Die Raid technology for industrial flash memories

This article outlines the basics and principle behind Die RAID and how it is used to strengthen error correction in Solid State Drives (SSD). With Die RAID the onset of read retry can be delayed due to the additional layer of decision making in determining bit values. This means an increase in data integrity and a more stable device lifespan.

Introduction:

Error correction is an essential function in all storage and memory products. Whether it is due to products nearing its lifespan or stray cosmic radiation, error bits will always occur. As Moore’s Law has pushed our semiconductors to ever-smaller sizes, and the need for capacity brings more bits into every available space, the problem of error bits has only increased with the years. Without any countermeasures, this would see modern NAND flash devices fail after a relatively short amount of time.

This is where Die RAID comes in as one of the tools to combat error bits and is also one the reasons why some Solid State Drives (SSD) seemingly have capacities below the standard powers-of two table. The SSD will save some space for parity data used to fix any error bit that other error correction features have failed to mitigate. This is why Die RAID in combination with other error-correcting functions such as LDPC is one of the strongest methods available to increase Program/Erase (P/E) cycle numbers and ensure long-lasting flash performance.

Background:

BCH Code: The BCH code is a popular error correction method used in NAND flash, as well as satellite communication that utilizes hard decision making. BCH reached near ubiquity in the SSD market due to its effectiveness. However, due to recent limitations in light of NAND flash technology advancements, it is being replaced by Low-Density Parity Check (LDPC) as the favored ECC method for SSDs.

LDPC Code: is currently the standard ECC function for most SSDs. It has a stronger error correction capability compared to the BCH code. It uses soft decision making which simply explained allows for more accurate identification of the original bit string after an error has occurred.
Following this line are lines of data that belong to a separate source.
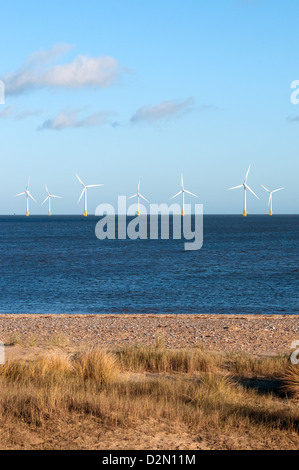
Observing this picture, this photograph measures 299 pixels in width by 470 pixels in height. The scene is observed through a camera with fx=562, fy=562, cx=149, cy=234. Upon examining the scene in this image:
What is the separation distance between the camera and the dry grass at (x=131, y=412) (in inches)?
307

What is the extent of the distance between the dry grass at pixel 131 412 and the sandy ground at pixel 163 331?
499 centimetres

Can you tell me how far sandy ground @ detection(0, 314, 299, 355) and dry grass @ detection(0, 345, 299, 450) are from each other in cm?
499

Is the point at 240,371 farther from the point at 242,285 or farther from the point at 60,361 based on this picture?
the point at 242,285

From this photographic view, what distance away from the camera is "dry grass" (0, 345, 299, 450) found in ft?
25.6

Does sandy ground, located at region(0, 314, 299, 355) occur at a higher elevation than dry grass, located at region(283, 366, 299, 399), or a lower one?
lower

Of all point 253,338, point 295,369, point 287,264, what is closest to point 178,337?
point 253,338

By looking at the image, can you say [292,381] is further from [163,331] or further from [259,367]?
[163,331]

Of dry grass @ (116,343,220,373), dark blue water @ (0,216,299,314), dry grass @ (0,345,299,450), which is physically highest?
dry grass @ (0,345,299,450)

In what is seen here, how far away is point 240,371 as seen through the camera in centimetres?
1232

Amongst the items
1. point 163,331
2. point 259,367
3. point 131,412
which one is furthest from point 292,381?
point 163,331

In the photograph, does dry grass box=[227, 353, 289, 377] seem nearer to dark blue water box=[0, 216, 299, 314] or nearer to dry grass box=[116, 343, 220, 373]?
dry grass box=[116, 343, 220, 373]

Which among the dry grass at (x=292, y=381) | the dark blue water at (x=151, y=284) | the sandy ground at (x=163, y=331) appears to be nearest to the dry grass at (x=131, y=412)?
the dry grass at (x=292, y=381)

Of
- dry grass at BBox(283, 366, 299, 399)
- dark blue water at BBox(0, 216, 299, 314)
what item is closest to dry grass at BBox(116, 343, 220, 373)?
dry grass at BBox(283, 366, 299, 399)
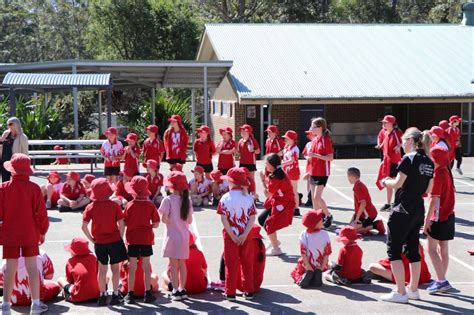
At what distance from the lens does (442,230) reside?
290 inches

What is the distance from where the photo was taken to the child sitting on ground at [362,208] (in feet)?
33.2

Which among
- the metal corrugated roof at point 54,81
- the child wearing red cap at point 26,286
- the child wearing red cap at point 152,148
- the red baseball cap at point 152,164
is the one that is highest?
the metal corrugated roof at point 54,81

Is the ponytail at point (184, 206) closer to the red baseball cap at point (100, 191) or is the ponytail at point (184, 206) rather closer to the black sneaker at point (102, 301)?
the red baseball cap at point (100, 191)

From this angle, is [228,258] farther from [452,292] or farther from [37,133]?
[37,133]

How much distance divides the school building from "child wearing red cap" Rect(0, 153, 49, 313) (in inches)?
697

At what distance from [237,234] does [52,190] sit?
684 cm

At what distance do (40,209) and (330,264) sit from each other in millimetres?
3578

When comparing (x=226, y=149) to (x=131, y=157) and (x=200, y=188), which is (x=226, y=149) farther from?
(x=131, y=157)

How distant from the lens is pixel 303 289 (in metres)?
7.65

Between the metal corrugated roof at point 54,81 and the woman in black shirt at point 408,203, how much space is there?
12.6 metres

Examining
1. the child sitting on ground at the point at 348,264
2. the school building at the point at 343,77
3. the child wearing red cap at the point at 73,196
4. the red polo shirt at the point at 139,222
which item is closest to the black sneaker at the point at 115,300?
the red polo shirt at the point at 139,222

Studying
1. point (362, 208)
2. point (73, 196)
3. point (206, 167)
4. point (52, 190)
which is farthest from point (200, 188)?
point (362, 208)

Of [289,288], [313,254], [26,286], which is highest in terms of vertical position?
[313,254]

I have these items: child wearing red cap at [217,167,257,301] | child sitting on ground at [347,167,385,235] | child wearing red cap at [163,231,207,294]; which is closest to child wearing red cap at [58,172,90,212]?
child sitting on ground at [347,167,385,235]
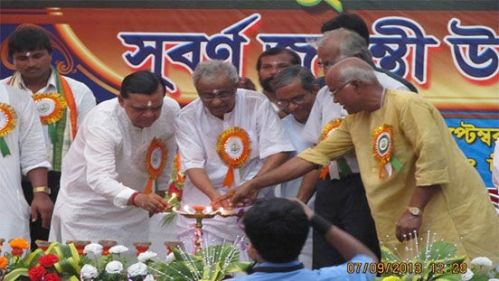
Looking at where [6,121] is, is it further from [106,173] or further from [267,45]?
[267,45]

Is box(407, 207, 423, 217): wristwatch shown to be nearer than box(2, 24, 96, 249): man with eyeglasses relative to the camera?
Yes

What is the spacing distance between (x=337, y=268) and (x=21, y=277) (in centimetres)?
181

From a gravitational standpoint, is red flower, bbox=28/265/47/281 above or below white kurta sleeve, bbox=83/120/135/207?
below

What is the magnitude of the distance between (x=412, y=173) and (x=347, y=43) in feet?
2.72

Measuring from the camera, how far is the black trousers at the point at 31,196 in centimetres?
781

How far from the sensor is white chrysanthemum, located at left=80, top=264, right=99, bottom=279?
5871 mm

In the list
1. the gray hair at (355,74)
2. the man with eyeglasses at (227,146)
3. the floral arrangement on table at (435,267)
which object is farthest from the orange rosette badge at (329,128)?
the floral arrangement on table at (435,267)

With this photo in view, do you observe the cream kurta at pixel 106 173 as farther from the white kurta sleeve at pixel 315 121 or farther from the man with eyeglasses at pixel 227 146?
the white kurta sleeve at pixel 315 121

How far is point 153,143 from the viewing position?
7.35m

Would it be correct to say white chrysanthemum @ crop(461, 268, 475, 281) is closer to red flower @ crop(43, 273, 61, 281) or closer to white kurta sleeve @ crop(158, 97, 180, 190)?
red flower @ crop(43, 273, 61, 281)

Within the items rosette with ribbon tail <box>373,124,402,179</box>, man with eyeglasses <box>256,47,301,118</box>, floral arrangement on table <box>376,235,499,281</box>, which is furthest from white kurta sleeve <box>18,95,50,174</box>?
floral arrangement on table <box>376,235,499,281</box>

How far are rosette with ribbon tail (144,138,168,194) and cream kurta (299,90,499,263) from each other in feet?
4.46

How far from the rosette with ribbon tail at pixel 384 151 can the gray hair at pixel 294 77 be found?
0.99m

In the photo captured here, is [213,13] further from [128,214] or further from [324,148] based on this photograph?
[324,148]
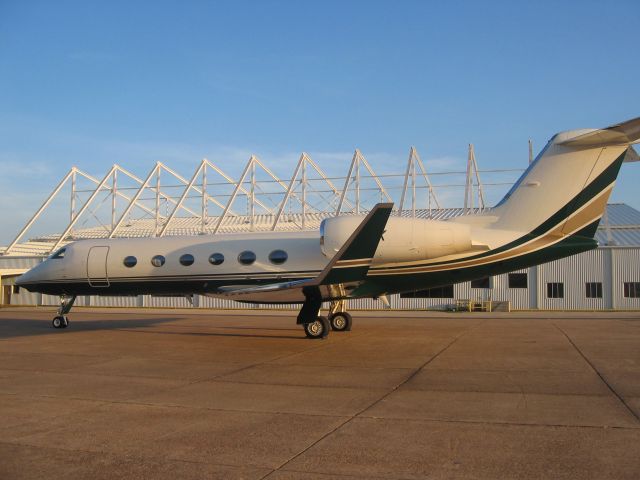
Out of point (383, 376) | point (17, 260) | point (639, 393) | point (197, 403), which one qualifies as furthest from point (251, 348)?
point (17, 260)

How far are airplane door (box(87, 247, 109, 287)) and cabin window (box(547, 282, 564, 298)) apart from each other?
23774 mm

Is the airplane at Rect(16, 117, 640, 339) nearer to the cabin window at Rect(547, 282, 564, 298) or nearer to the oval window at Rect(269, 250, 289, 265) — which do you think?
the oval window at Rect(269, 250, 289, 265)

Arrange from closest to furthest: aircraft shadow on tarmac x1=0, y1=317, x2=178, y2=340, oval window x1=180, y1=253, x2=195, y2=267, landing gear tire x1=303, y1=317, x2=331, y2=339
Answer: landing gear tire x1=303, y1=317, x2=331, y2=339 → oval window x1=180, y1=253, x2=195, y2=267 → aircraft shadow on tarmac x1=0, y1=317, x2=178, y2=340

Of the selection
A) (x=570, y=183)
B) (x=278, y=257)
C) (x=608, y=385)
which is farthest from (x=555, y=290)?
(x=608, y=385)

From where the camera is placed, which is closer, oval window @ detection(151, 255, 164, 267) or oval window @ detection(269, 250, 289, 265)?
oval window @ detection(269, 250, 289, 265)

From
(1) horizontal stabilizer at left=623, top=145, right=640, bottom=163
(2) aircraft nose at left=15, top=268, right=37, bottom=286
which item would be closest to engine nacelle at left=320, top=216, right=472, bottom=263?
(1) horizontal stabilizer at left=623, top=145, right=640, bottom=163

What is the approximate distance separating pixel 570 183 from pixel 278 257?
8.42 m

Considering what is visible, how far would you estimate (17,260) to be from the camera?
41.4m

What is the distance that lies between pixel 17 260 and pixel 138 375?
1400 inches

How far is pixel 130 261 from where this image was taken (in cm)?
1934

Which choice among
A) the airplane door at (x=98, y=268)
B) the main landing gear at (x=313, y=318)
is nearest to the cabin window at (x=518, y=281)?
the main landing gear at (x=313, y=318)

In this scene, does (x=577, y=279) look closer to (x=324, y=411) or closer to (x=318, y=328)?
(x=318, y=328)

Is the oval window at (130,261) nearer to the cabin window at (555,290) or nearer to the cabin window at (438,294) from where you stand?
the cabin window at (438,294)

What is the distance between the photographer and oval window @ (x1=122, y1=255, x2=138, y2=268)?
63.3 feet
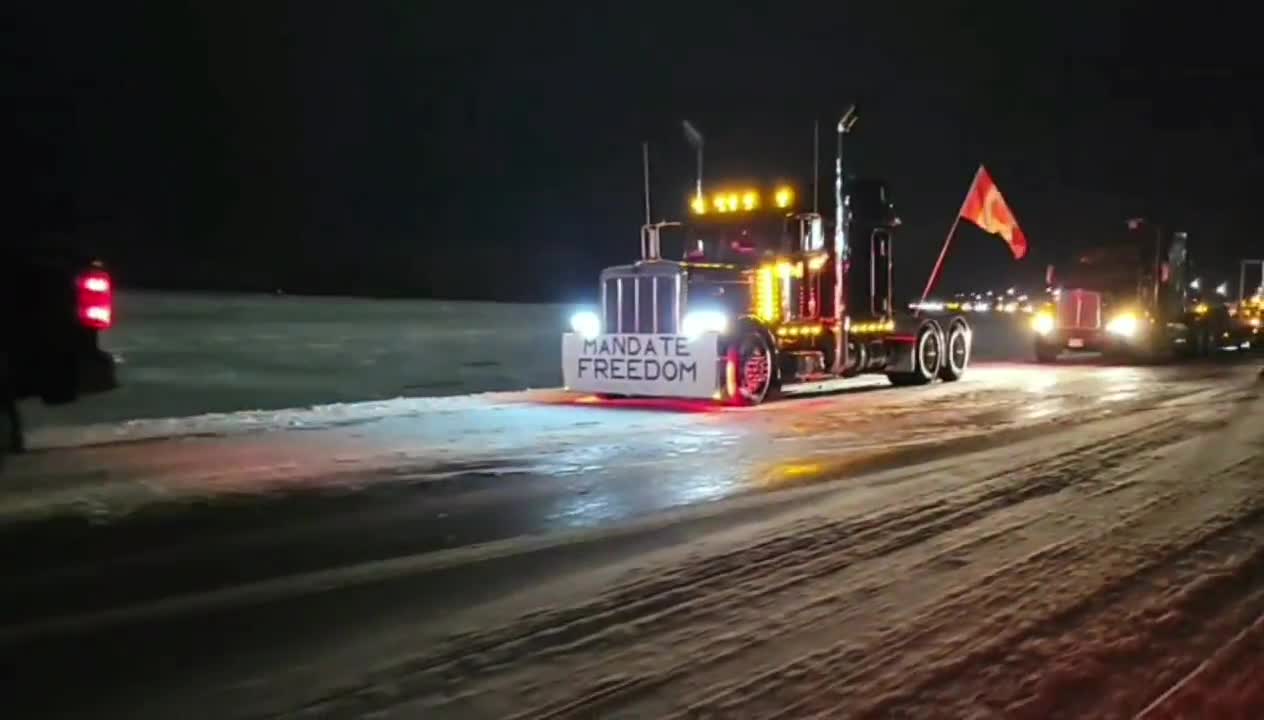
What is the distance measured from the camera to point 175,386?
20453 millimetres

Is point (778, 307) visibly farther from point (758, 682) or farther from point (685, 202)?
point (758, 682)

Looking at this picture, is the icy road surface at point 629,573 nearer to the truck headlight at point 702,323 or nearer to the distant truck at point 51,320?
the distant truck at point 51,320

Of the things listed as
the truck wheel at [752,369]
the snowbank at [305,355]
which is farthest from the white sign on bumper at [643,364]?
the snowbank at [305,355]

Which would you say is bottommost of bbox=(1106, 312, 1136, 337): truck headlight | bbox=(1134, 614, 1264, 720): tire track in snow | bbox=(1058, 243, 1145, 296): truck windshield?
bbox=(1134, 614, 1264, 720): tire track in snow

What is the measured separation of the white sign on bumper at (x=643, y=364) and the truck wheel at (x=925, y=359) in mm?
6052

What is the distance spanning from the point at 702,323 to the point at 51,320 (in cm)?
1049

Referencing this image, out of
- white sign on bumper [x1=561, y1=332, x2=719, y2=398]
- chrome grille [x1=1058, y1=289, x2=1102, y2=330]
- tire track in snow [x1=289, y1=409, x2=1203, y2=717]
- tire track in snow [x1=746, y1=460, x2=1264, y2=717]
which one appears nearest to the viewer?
tire track in snow [x1=746, y1=460, x2=1264, y2=717]

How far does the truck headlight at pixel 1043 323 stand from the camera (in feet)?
105

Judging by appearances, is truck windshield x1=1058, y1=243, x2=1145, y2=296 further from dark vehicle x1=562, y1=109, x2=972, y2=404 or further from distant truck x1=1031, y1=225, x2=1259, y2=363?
dark vehicle x1=562, y1=109, x2=972, y2=404

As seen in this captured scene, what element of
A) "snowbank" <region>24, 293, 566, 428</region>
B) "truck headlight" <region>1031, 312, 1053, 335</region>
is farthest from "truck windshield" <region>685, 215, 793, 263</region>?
"truck headlight" <region>1031, 312, 1053, 335</region>

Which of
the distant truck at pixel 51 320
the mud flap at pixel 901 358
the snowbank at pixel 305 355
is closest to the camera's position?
the distant truck at pixel 51 320

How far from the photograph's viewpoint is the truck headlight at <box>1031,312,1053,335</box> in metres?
31.9

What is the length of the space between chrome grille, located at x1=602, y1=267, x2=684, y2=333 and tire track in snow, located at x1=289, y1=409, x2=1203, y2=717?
8430 mm

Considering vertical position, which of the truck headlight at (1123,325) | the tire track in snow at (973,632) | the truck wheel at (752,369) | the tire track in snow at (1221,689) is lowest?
the tire track in snow at (1221,689)
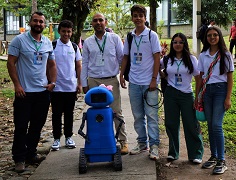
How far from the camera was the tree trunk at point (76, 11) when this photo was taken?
11.0m

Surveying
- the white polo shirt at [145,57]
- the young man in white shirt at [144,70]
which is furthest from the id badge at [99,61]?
the white polo shirt at [145,57]

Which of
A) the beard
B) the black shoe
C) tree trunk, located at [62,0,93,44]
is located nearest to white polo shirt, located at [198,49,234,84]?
the beard

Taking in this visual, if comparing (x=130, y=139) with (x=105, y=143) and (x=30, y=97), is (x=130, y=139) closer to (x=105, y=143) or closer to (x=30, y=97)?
(x=105, y=143)

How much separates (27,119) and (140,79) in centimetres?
158

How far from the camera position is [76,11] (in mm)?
11102

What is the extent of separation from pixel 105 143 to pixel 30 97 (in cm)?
118

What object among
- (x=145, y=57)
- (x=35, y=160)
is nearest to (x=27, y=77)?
(x=35, y=160)

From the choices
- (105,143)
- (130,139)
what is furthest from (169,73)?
(130,139)

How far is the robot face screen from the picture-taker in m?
4.81

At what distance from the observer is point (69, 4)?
1097 cm

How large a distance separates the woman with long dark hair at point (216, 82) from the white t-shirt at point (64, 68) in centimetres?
195

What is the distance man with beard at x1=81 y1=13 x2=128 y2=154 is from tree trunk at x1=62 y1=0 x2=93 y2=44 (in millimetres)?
5816

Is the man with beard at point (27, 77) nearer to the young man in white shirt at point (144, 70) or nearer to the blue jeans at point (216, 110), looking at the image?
the young man in white shirt at point (144, 70)

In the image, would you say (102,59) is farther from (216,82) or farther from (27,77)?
(216,82)
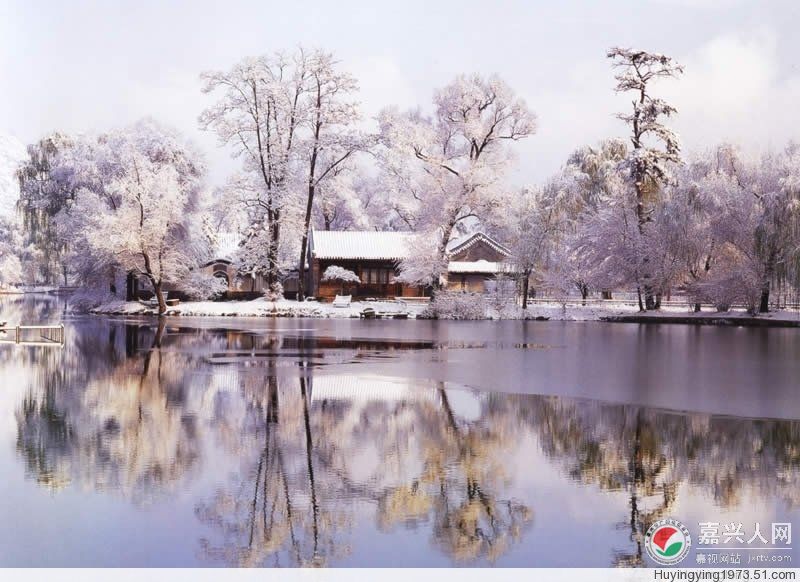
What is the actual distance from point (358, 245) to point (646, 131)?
1626 centimetres

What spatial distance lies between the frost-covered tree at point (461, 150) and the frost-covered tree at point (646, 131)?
4647mm

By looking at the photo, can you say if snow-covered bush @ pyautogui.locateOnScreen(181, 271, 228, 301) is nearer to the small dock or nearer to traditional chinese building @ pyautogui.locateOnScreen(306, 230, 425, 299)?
traditional chinese building @ pyautogui.locateOnScreen(306, 230, 425, 299)

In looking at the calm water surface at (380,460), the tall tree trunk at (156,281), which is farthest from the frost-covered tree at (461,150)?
the calm water surface at (380,460)

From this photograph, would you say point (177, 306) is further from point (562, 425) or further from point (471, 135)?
point (562, 425)

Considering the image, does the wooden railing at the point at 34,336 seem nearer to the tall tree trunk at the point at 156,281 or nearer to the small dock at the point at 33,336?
the small dock at the point at 33,336

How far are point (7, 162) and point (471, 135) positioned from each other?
81.4 ft

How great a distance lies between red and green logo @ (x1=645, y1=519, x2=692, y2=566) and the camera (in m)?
6.70

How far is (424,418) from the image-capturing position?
1146 centimetres

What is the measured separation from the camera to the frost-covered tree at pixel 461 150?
40.0 m

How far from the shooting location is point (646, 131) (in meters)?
42.0

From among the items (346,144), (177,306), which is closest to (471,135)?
(346,144)

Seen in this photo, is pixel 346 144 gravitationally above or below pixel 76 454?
above

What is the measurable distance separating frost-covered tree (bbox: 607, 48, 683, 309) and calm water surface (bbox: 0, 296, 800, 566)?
78.6 ft

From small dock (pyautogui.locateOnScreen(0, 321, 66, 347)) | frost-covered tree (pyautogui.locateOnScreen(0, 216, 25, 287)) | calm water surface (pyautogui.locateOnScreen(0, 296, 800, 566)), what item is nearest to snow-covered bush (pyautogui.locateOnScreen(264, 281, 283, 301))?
small dock (pyautogui.locateOnScreen(0, 321, 66, 347))
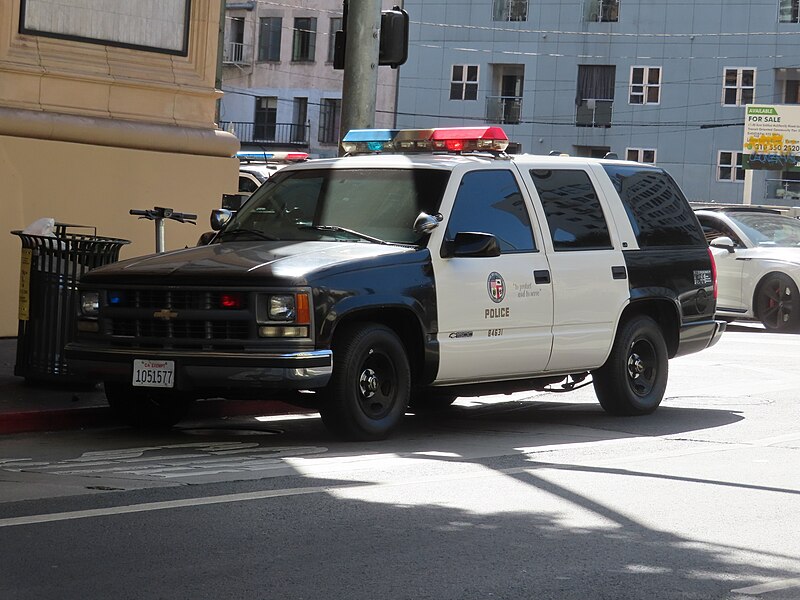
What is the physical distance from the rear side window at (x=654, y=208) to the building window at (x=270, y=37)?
162ft

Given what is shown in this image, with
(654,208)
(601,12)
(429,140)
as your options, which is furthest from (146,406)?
(601,12)

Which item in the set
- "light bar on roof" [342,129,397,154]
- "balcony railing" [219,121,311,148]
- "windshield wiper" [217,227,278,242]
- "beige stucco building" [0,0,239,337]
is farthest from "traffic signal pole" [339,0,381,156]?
"balcony railing" [219,121,311,148]

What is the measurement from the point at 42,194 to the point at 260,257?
19.1ft

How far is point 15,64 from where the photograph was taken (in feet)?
47.0

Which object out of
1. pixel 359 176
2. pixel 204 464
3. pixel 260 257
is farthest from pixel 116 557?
pixel 359 176

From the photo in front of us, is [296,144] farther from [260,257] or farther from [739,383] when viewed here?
[260,257]

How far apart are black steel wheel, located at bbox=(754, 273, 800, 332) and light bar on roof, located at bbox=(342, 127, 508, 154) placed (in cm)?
1067

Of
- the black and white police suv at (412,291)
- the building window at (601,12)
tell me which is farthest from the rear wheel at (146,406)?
the building window at (601,12)

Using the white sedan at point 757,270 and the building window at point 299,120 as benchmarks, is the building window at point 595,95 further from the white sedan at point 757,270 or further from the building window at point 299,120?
the white sedan at point 757,270

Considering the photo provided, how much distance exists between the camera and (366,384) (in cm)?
959

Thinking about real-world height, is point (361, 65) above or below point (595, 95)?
below

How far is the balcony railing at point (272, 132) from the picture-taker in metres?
59.6

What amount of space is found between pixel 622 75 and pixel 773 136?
743 cm

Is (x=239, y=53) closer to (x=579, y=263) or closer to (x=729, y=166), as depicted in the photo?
(x=729, y=166)
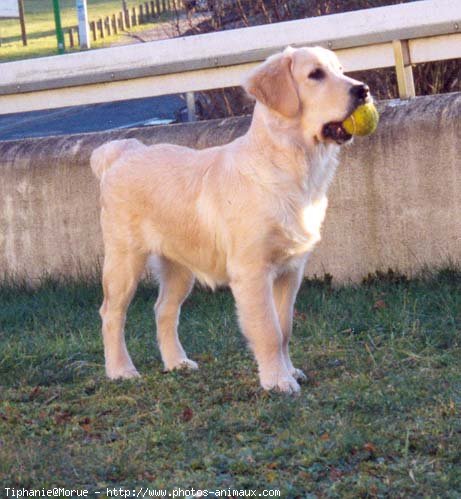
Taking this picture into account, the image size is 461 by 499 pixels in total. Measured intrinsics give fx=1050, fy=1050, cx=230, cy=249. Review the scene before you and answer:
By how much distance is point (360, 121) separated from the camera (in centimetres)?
499

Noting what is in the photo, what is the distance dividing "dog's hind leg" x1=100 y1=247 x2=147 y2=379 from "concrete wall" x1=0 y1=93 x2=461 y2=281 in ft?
5.11

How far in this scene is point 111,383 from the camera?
531 centimetres

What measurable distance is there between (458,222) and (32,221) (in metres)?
3.05

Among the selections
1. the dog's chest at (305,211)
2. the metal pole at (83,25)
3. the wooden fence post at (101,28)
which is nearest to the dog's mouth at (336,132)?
the dog's chest at (305,211)

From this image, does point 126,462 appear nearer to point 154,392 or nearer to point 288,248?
point 154,392

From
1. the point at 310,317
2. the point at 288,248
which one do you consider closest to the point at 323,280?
the point at 310,317

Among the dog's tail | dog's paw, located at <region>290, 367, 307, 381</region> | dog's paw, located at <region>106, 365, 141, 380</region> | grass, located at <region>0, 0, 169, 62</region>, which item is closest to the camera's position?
dog's paw, located at <region>290, 367, 307, 381</region>

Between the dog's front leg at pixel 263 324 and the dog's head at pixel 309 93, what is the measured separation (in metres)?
0.73

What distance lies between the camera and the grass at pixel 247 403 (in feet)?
12.8

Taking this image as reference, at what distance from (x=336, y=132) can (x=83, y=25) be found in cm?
2234

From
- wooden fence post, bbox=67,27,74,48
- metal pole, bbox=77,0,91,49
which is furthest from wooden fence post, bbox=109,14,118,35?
metal pole, bbox=77,0,91,49

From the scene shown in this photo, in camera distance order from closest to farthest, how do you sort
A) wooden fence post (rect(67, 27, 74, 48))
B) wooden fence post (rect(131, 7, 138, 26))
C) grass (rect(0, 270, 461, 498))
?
grass (rect(0, 270, 461, 498)) < wooden fence post (rect(67, 27, 74, 48)) < wooden fence post (rect(131, 7, 138, 26))

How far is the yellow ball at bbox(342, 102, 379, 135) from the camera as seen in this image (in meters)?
4.95

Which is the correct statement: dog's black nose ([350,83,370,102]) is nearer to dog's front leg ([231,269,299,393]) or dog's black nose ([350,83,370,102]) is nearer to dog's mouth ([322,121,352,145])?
dog's mouth ([322,121,352,145])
Redundant Array of independent drives (RAID): RAID describes different methods of arranging two or more storage drives to ensure data integrity (and/or better performance). For data integrity purposes, this can be done by mirroring, striping, and storing parity data. Mirroring copies data from one drive to another ensuring that one set of data is available even if the other drive fails (RAID 1). Parity data is used in configurations of three or more drives that stores one set of parity data on one drive that can be used to recover data from any other drive that fails (RAID 5). Striping describes how data sets are written across the different drives, as opposed to storing it all on one drive.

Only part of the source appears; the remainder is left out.